1983 was a magical year for Star Wars fans and cookie lovers. These cookies featured edible action figures with 15 different characters across three galactic flavors. Vanilla (Rebel Alliance I), chocolate (Imperial Forces), and peanut butter (Rebel Alliance II).
Kids would play elaborate adventures with Luke Skywalker and Darth Vader cookies before finally eating them. The promotion included collectible plastic tumblers, and today, empty boxes sell for $35-45 to collectors.
Discontinued: Early 2000s
The couch potato’s dream treat.
“Unlike anything else in the cookie aisle,” that was the slogan. These bite-sized treats came in three flavors. Chocolate Almond, Cookies and Creme, and Pralines and Creme.
These were the perfect cookies for your lazy Saturday on the couch.
Discontinued: 2022
These guys were so popular that they lasted 62 years.
Margaret Rudkin refused to make just another coconut cookie. And oh boy, did she succeed. These golden coconut cookies were sandwiched with rich chocolate for a little tropical gateway in every bite.
Starting in a pink bag in the 1960s, they became beloved for six decades before Pepperidge Farm confirmed their discontinuation via Twitter in 2022. Fans are still heartbroken.
Discontinued: 2000s
Boston’s chocolate contribution.
Part of the successful American Collection line, these crunchy dark chocolate cookies with dark chocolate chips represented New England at its finest. Named after Boston’s historic neighborhood, they joined fellow American cities like Nantucket and Sausalito on grocery shelves.
The American Collection was so successful that Pepperidge Farm tried to replicate it with frozen desserts in 1987.
Discontinued: Unknown
The cookie that tasted like cake.
A crispy chocolate cookie that was delivered that converted the brownie into a cookie. It gave brownie fans their fix without the mess of cutting squares or waiting for baking time.
Discontinued: 2010
An expensive cookie, but my favorite.
These chocolate chunk cookies with nuts were beloved.
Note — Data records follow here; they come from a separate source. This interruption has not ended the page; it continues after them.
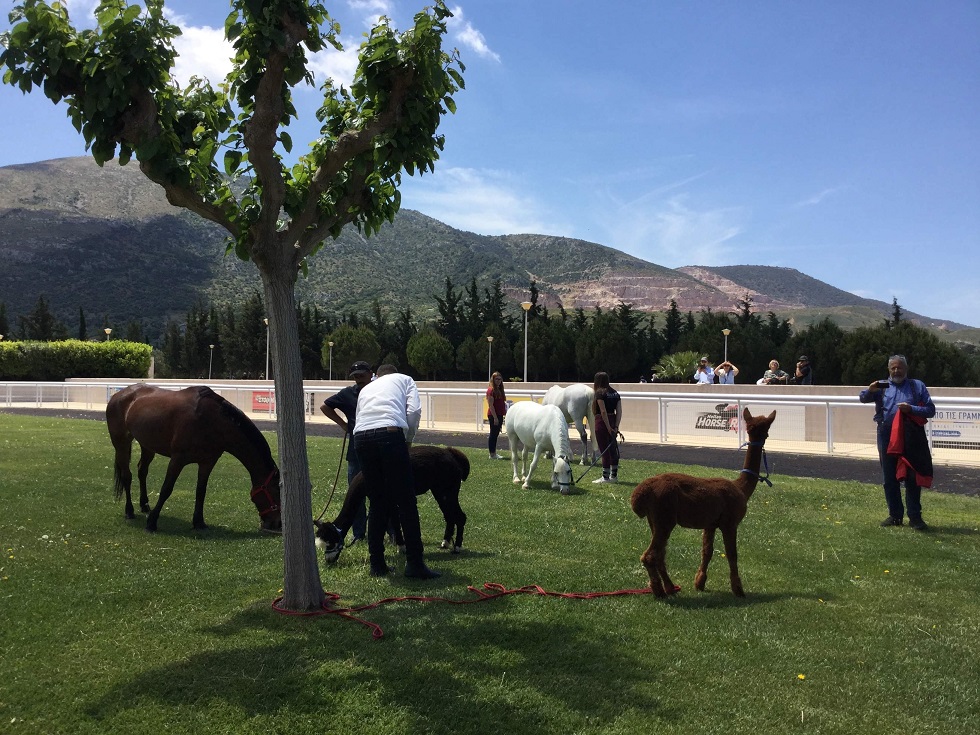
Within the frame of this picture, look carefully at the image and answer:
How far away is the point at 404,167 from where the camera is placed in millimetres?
6309

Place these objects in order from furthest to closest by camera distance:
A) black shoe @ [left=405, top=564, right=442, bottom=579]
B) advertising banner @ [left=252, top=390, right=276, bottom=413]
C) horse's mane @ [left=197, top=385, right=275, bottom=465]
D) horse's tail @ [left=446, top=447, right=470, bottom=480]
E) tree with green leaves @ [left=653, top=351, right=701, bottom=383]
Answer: tree with green leaves @ [left=653, top=351, right=701, bottom=383] → advertising banner @ [left=252, top=390, right=276, bottom=413] → horse's mane @ [left=197, top=385, right=275, bottom=465] → horse's tail @ [left=446, top=447, right=470, bottom=480] → black shoe @ [left=405, top=564, right=442, bottom=579]

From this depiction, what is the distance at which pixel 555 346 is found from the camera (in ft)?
209

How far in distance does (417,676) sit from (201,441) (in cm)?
548

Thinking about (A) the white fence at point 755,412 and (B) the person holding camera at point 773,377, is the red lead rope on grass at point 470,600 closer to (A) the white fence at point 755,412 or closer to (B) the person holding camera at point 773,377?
(A) the white fence at point 755,412

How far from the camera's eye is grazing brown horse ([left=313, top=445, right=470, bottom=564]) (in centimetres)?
757

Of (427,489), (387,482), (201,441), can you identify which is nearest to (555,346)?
(201,441)

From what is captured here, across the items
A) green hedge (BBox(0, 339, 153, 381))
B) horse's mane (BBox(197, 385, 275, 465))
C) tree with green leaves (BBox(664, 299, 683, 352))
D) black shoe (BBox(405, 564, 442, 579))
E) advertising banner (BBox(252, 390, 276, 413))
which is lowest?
black shoe (BBox(405, 564, 442, 579))

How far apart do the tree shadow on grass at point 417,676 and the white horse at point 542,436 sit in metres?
5.82

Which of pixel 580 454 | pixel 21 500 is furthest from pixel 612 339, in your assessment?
pixel 21 500

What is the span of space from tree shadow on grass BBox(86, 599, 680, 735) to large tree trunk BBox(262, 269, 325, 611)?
1.05 ft

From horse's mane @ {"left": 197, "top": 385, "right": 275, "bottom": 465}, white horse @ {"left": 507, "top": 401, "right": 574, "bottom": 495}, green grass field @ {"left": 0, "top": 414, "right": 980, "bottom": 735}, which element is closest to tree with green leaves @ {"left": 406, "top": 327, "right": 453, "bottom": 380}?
white horse @ {"left": 507, "top": 401, "right": 574, "bottom": 495}

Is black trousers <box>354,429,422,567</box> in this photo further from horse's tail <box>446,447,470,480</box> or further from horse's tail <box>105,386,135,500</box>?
horse's tail <box>105,386,135,500</box>

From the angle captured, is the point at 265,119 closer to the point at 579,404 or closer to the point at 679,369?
the point at 579,404

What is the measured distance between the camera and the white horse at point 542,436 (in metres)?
11.5
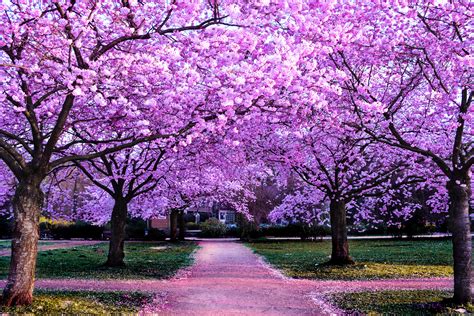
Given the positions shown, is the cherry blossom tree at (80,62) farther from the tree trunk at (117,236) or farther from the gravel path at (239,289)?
the tree trunk at (117,236)

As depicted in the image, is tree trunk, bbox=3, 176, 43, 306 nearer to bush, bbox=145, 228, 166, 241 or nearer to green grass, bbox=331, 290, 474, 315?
green grass, bbox=331, 290, 474, 315

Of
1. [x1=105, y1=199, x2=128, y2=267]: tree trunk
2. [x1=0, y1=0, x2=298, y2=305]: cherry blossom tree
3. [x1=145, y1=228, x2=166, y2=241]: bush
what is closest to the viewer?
[x1=0, y1=0, x2=298, y2=305]: cherry blossom tree

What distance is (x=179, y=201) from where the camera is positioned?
31.9 m

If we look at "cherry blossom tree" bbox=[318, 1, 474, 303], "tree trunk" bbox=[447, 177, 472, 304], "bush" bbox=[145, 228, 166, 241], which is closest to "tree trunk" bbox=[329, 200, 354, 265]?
"cherry blossom tree" bbox=[318, 1, 474, 303]

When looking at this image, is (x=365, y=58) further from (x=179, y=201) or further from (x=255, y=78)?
(x=179, y=201)

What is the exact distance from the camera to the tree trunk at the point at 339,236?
16406mm

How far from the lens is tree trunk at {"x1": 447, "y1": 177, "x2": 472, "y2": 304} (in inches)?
337

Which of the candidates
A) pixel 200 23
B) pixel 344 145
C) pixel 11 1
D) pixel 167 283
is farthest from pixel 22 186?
pixel 344 145

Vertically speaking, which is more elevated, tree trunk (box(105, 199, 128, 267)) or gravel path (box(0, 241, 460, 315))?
tree trunk (box(105, 199, 128, 267))

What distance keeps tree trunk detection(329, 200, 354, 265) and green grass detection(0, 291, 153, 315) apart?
27.2 ft

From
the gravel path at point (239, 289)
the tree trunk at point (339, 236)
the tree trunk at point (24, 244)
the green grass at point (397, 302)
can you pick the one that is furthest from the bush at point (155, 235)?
the tree trunk at point (24, 244)

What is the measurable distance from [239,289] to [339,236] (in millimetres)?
6158

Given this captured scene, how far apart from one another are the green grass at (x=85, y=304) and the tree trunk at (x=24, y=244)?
26 centimetres

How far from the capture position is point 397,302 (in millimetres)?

But they were so pricey that devoted fans created copycat recipes at home. The cookies inspired dedicated home bakers who called them their “husband’s favorite” but couldn’t justify the cost.
Ironically, when food bloggers visited the actual city of Sausalito, California, they found it sorely lacking in the cookie department.
Discontinued: Unknown
A citrus mystery.
Limited records remain of these lemon-flavored cookies with nuts, but they represented Pepperidge Farm’s willingness to experiment beyond chocolate-based treats.
Like many discontinued cookies, they fell victim to production costs.
Discontinued: Unknown
This wasn’t your ordinary graham cracker.
Cinnamon Graham Cookies distinguished themselves from regular graham crackers with Pepperidge Farm’s signature quality and unique cinnamon flavors. They had a similar taste profile to the current Goldfish Cinnamon Graham line.
Discontinued: Unknown
The sweet collision of flavors.
Combining two beloved candy flavors—toffee and fudge—these cookies went beyond their traditional European-inspired offerings.